How to View an Assessment

In this guide, you will learn how to:

  • Open an assessment
  • Understand multiple assessment forms and statuses
  • Edit an existing form or send a new form to the patient
  • How to identify and review changes made to questionnaires 
  • Use clinical notes and suggested tasks

How to Open an Assessment

Who has access:

  • All users can open the Assessment tab
  • Only Clinical Staff and Read Only users can view the actual assessment content

To open an assessment:

  1. Navigate to the patient page.
  2. Click on the Assessment tab
  3. The most recent assessment will appear on the right-hand side.
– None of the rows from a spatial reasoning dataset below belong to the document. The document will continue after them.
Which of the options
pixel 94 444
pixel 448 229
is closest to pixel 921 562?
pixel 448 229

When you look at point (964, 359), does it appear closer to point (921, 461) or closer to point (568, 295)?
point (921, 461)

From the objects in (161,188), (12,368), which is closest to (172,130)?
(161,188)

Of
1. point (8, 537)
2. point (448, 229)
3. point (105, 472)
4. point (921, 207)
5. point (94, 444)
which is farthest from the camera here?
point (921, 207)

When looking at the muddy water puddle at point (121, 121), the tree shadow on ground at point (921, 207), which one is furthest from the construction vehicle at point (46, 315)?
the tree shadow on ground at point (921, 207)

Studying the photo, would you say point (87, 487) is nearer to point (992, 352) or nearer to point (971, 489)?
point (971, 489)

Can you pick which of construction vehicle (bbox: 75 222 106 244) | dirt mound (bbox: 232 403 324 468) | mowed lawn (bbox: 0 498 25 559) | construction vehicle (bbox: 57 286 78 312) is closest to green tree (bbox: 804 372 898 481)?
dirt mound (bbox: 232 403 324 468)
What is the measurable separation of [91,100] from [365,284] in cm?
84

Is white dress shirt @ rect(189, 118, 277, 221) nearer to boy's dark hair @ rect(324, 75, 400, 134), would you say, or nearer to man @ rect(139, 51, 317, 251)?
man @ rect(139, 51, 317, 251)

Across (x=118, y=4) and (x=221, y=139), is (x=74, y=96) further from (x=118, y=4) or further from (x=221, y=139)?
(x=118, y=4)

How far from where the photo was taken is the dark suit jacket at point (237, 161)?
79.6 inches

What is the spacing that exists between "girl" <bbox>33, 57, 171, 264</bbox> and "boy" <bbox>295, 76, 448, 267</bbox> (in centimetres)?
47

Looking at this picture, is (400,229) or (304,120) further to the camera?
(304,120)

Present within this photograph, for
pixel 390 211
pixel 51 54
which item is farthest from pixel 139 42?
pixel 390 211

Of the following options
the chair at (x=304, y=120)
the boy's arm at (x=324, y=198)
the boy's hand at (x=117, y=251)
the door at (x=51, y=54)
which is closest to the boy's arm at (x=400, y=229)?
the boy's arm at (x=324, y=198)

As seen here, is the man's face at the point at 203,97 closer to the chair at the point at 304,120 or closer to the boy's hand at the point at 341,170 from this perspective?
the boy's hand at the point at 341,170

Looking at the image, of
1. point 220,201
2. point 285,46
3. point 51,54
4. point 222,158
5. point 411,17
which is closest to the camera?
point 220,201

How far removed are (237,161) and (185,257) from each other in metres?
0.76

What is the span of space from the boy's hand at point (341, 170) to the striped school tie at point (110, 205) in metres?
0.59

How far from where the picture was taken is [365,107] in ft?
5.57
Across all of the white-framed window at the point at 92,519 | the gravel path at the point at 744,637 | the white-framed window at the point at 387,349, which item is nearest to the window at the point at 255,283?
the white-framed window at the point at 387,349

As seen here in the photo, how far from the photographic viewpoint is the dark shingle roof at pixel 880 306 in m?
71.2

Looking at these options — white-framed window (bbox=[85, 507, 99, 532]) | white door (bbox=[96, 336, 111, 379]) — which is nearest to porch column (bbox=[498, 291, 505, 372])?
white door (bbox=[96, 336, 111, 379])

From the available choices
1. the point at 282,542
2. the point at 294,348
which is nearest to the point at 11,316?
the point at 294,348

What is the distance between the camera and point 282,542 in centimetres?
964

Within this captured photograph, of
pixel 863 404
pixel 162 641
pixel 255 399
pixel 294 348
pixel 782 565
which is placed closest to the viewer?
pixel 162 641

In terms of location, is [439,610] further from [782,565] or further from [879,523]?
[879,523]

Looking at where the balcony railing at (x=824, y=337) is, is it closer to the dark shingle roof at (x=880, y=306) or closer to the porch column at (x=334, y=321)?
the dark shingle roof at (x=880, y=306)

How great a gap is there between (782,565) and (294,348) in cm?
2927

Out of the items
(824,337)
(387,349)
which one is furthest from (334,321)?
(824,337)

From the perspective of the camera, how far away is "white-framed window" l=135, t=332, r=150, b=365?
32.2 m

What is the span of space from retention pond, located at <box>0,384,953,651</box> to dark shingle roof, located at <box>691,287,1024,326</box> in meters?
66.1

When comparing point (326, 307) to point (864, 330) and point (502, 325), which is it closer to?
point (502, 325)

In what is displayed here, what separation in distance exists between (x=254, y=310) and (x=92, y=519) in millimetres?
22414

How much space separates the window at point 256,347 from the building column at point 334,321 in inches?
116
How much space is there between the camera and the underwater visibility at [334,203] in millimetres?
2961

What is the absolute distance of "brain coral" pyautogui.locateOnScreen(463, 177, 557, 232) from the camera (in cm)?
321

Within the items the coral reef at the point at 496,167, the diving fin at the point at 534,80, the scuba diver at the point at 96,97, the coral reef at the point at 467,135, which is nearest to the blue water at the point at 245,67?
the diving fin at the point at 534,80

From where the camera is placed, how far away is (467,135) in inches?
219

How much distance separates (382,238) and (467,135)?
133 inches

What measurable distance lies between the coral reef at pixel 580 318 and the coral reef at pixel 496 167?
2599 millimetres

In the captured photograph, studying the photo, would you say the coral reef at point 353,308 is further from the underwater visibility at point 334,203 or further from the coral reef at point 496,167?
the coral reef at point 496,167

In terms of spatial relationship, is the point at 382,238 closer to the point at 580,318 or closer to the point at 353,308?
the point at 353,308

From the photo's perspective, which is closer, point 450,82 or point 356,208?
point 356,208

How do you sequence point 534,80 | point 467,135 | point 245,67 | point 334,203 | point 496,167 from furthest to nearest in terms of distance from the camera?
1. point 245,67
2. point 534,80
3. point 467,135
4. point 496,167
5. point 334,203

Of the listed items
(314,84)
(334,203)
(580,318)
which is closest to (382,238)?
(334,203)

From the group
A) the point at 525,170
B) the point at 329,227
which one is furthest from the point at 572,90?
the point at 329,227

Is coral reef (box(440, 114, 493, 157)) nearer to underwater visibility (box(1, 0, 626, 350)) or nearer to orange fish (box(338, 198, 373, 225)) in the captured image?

Multiple Assessment Forms and Statuses

Who has access:
All users

The portal allows multiple assessment forms to be sent to the same patient. These can include:

  • screener questionnaire

     
  • A full Pre-op assessment

     
  • Other custom questionnaires



 

You’ll see the list of forms on the left-hand side of the Assessment tab. To view a form:

  • Click on its name.
  • The amber banner at the top will show key information such as form type, status, and more (e.g. if the assessment is outdated and a newer version is available).
  • Patient responses will update in real time.

Assessment status icons:

  • Green – Form submitted
  • Amber – Form empty or in progress
  • Grey – Newer version of the form available
  • Red – Invite failed to send
  • Clear – Invite has not been sent
     

How to Edit an Existing Form or Send a New One

 

Who has access:
All users apart from Read Only 

Editing an existing assessment:

Use the buttons above the form:

  • Create clinician link – Allows a clinician to access and edit the patient’s existing answer
  • Resend to patient – Sends a new invite so the patient can update their form
  • Cancel – Cancels the current invite, making the previous version of the form active again
     

Creating a new blank form:

Click "New blank form" to send a fresh form with no prior data.

You will be able to:

  • Set the contact method (Email, SMS, or Clinician entered)
  • Specify when the invite should be sent

Note: Creating a new form will:

  • Expire any existing invites for the same form type
  • Prevent the patient from accessing the previous version
  • Clear any attention flags related to the previous form
  • Leave an entry in the Timeline

To complete a form on behalf of a patient, choose “Clinician entered” as the contact method.

How to identify and review changes made to questionnaires 


Who has access:
Clinical Staff and Read Only users

Updated questionnaires automatically highlight any questions that have changed since the last submission. Changed questions are marked with a change indicator and highlighted border:

Change indicator applies whether an answer was:

  • Added
  • Updated
  • Removed

To view an earlier response use the form list on the left-hand side.

Note:

  • Some sections are highlighted as a whole, rather than showing changes to individual items. For example, if any medication is added, removed, or updated, the entire Medications section will be highlighted.

  • Changes are always compared to the most recent previous form, not the original. For example, if the patient has three submissions, the changes in the third(most recent) form will appear against the second form, and changes in the second form will highlight changes against the first form. This ensures you always see what has changed since the last review.

Additional information:

  • Change highlights appear only after a questionnaire has been submitted more than once.
  • Highlights are visible in the clinician portal only and do not appear in PDF exports.

Clinical Notes and Suggested Tasks

Who has access:
Clinical Staff and Read Only users

In the Assessment tab, you will find two important tools on the left-hand panel:

1. Suggested Tasks:

  • Click on any task
  • Make necessary changes and add notes
  • Click ‘Save’ to confirm

2. Clinical Notes:

  • Scroll down to view
  • Click ‘Edit’ to update
  • Click ‘Save’ when complete

Clinical Notes History

Who has access:
Clinical Staff and Read Only users

Click the “History” button (bottom left of the Clinical Notes section) to:

  • View a timeline of edits
  • See who made each change
  • Expand individual entries for detailed change logs

Note:
History tracking is only available for assessments created after 10th February 2025.

Multiple Editors Warning for Clinical Notes

Who has access:
Clinical Staff and Read Only users

When multiple users edit the Clinical Notes at the same time, the system will warn you before saving.

You can:

  • Choose to continue editing, or
  • Cancel your changes

Your decision will be recorded in the Timeline.


Continuing to edit may cause conflicts—other users may see outdated content and be unable to save their own updates.

Note: Portal configurations may vary slightly between organisations. Some features may appear differently in your live environment.